Problems and tasks =
**A)** In the article on church decline, in which country did the writer study theology as an undergraduate?
**B)** Reproduce the passage of the article on church decline from "Sticking With It" to "to the gospel.".

Selected extract =

Sticking With It When the Church Is in Decline

Not every pastor is called to serve during a season of growth.

As Western churches enter a period of disruption, many of us might discover that we’ve been called to shepherd and lead during a period of decline.

Not every pastor is called to serve during a season of growth. Share on X

When I was an undergrad studying theology in Scotland, we were told that churches throughout the U.K. were in decline. The Church of England, the Church of Scotland, and the Church of Ireland were all shedding members and shuttering buildings. But don’t fret, we were told, there’s growth in the house church movement. There are warm embers of vitality on the windswept islands of the Hebrides and in the rain-soaked valleys of Wales, where revivals most recently roared.

That makes sense, I thought: The house church movement is clinging to the gospel.

When I was in graduate school in Canada, we were told that mainline denominations across North America were in sharp decline. The Presbyterians, the Episcopalians, and the Methodists—their strength was sapped, their numbers were dwindling, and their congregations were aged. But Evangelical churches were growing. Pentecostal churches were growing. Even some Charismatic elements within a few traditional denominations were surging. Churches filled with first- and second-generation immigrants were brimming with life.

Raw data =
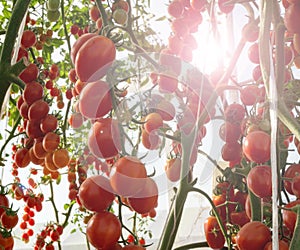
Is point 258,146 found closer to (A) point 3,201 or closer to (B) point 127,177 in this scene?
(B) point 127,177

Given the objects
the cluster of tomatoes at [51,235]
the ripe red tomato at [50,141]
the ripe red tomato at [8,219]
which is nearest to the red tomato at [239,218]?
the ripe red tomato at [50,141]

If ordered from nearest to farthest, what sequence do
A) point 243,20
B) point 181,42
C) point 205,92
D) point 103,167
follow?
point 205,92 → point 181,42 → point 103,167 → point 243,20

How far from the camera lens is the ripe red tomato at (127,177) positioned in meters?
0.52

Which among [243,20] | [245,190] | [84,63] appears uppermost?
[243,20]

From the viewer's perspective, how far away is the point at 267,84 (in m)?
0.47

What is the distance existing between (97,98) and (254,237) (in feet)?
0.79

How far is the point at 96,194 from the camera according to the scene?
536mm

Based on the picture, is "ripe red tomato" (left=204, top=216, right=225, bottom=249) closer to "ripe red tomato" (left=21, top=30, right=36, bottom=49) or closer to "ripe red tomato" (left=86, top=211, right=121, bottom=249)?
"ripe red tomato" (left=86, top=211, right=121, bottom=249)

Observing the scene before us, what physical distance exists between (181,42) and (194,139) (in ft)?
1.15

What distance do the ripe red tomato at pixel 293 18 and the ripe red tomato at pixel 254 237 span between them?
229 millimetres

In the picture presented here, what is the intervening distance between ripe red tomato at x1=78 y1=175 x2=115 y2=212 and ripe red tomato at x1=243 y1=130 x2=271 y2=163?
173 mm

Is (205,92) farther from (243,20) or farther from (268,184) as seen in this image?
(243,20)

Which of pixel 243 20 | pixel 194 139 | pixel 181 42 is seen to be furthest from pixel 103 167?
pixel 243 20

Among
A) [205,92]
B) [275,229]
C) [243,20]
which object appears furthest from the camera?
[243,20]
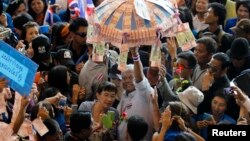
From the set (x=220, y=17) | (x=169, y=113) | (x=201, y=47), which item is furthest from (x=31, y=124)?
(x=220, y=17)

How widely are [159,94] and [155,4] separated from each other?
4.25 ft

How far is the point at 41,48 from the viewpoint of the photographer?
1068cm

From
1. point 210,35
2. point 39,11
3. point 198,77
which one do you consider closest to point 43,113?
point 198,77

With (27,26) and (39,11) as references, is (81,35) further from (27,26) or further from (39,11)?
(39,11)

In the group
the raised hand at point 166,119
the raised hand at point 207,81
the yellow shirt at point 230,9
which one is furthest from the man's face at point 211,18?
the raised hand at point 166,119

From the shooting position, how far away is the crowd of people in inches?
349

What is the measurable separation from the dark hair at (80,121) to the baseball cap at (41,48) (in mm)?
1923

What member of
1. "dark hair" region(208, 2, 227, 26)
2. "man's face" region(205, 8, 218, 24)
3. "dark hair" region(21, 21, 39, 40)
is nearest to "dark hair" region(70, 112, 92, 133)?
"dark hair" region(21, 21, 39, 40)

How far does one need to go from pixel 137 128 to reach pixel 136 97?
28.5 inches

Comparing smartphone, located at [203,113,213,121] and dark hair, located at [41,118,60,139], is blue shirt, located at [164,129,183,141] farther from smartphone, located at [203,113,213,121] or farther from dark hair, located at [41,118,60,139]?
dark hair, located at [41,118,60,139]

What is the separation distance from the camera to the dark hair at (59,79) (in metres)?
9.99

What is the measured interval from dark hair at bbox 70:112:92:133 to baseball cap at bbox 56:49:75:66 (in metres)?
1.90

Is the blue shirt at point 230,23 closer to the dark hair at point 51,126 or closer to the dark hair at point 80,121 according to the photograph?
the dark hair at point 80,121

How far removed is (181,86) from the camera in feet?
33.0
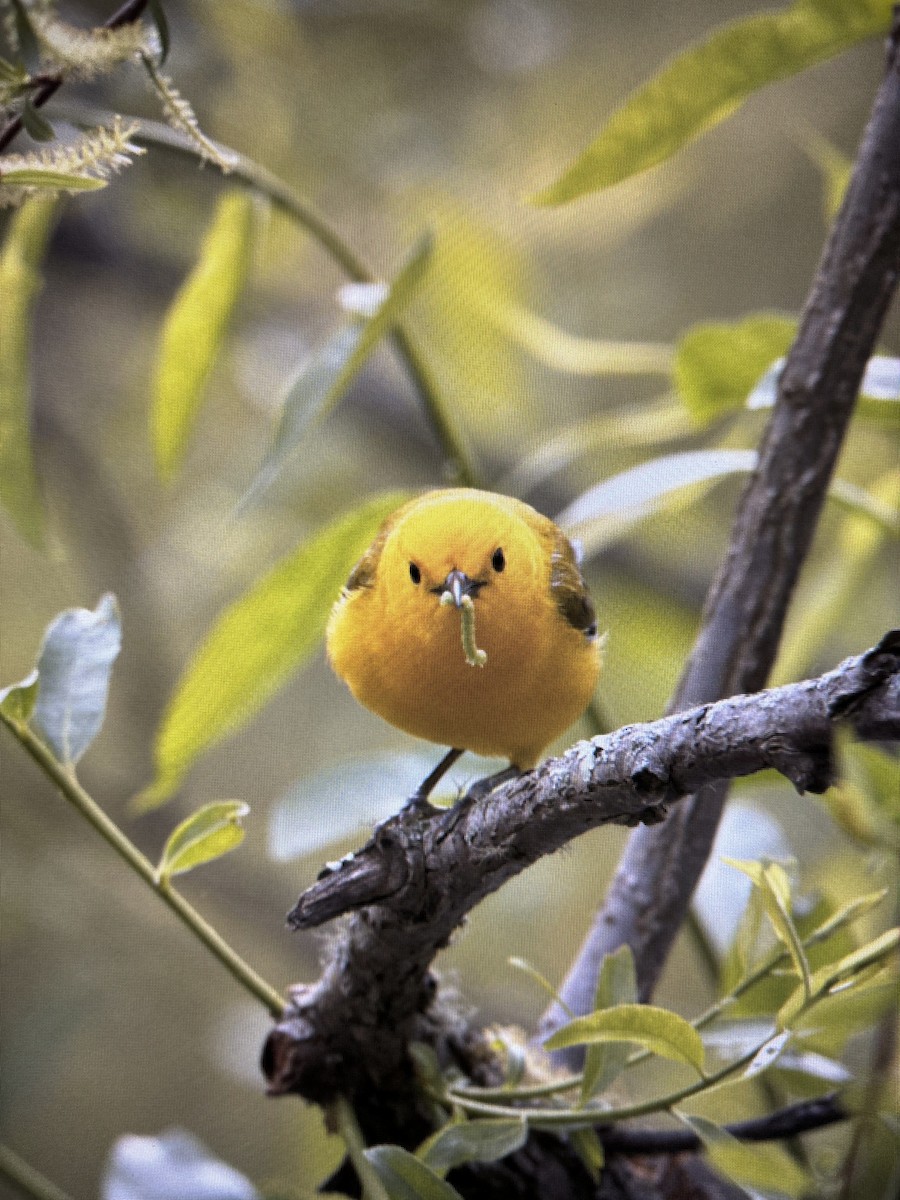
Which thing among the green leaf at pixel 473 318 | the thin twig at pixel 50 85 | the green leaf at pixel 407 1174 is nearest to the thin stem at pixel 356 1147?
the green leaf at pixel 407 1174

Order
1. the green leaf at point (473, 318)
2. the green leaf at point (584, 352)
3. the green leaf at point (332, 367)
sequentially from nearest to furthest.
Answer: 1. the green leaf at point (332, 367)
2. the green leaf at point (584, 352)
3. the green leaf at point (473, 318)

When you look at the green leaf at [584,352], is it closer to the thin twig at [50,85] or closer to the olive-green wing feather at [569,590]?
the olive-green wing feather at [569,590]

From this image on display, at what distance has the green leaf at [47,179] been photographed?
47cm

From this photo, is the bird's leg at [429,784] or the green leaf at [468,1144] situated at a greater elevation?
the bird's leg at [429,784]

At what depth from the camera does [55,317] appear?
203 centimetres

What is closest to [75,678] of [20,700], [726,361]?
[20,700]

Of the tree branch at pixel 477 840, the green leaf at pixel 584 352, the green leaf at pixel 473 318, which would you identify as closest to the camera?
the tree branch at pixel 477 840

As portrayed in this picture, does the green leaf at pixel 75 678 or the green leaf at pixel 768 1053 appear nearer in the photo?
the green leaf at pixel 768 1053

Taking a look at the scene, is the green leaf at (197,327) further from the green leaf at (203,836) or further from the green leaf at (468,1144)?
the green leaf at (468,1144)

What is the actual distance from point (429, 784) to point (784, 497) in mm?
366

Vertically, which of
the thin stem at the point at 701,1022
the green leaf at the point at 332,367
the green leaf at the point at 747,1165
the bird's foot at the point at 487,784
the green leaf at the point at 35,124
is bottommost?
the green leaf at the point at 747,1165

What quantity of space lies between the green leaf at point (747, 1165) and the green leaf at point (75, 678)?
413 mm

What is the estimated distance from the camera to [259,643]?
1.01 metres

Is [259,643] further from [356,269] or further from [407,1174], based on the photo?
[407,1174]
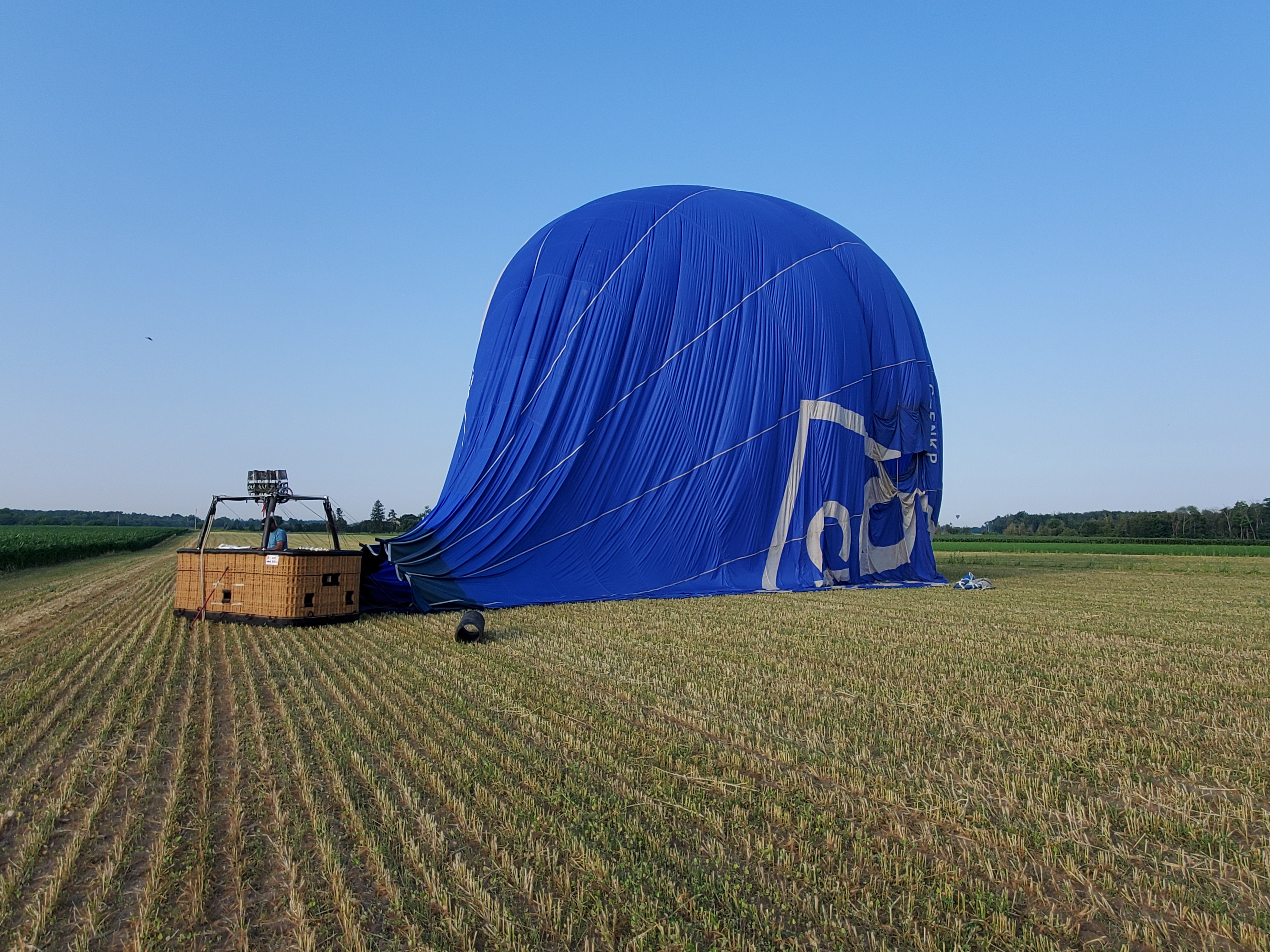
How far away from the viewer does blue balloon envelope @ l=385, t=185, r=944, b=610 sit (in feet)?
40.5

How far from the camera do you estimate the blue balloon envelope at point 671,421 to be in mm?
12336

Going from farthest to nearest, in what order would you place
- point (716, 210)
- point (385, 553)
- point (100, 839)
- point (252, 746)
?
point (716, 210)
point (385, 553)
point (252, 746)
point (100, 839)

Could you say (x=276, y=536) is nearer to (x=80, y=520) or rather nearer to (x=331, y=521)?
(x=331, y=521)

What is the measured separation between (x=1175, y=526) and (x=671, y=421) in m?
73.8

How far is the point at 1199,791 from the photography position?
4074mm

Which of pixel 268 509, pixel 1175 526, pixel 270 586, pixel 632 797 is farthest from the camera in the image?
pixel 1175 526

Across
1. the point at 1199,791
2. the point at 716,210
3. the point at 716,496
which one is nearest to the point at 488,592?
the point at 716,496

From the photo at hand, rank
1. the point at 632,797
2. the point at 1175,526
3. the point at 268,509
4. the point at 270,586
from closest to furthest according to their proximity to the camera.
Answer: the point at 632,797 → the point at 270,586 → the point at 268,509 → the point at 1175,526

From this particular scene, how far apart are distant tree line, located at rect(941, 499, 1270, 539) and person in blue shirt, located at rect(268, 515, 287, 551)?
6525cm

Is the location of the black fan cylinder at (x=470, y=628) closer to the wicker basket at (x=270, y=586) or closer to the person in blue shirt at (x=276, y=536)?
the wicker basket at (x=270, y=586)

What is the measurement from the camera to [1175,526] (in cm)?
7212

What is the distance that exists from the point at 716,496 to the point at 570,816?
407 inches

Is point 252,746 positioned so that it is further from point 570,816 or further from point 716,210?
point 716,210

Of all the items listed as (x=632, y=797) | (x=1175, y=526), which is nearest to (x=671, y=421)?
(x=632, y=797)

Answers for the exercise =
**A)** Scotland.

**B)**
Sticking With It When the Church Is in Decline

Not every pastor is called to serve during a season of growth.

As Western churches enter a period of disruption, many of us might discover that we’ve been called to shepherd and lead during a period of decline.

Not every pastor is called to serve during a season of growth. Share on X

When I was an undergrad studying theology in Scotland, we were told that churches throughout the U.K. were in decline. The Church of England, the Church of Scotland, and the Church of Ireland were all shedding members and shuttering buildings. But don’t fret, we were told, there’s growth in the house church movement. There are warm embers of vitality on the windswept islands of the Hebrides and in the rain-soaked valleys of Wales, where revivals most recently roared.

That makes sense, I thought: The house church movement is clinging to the gospel.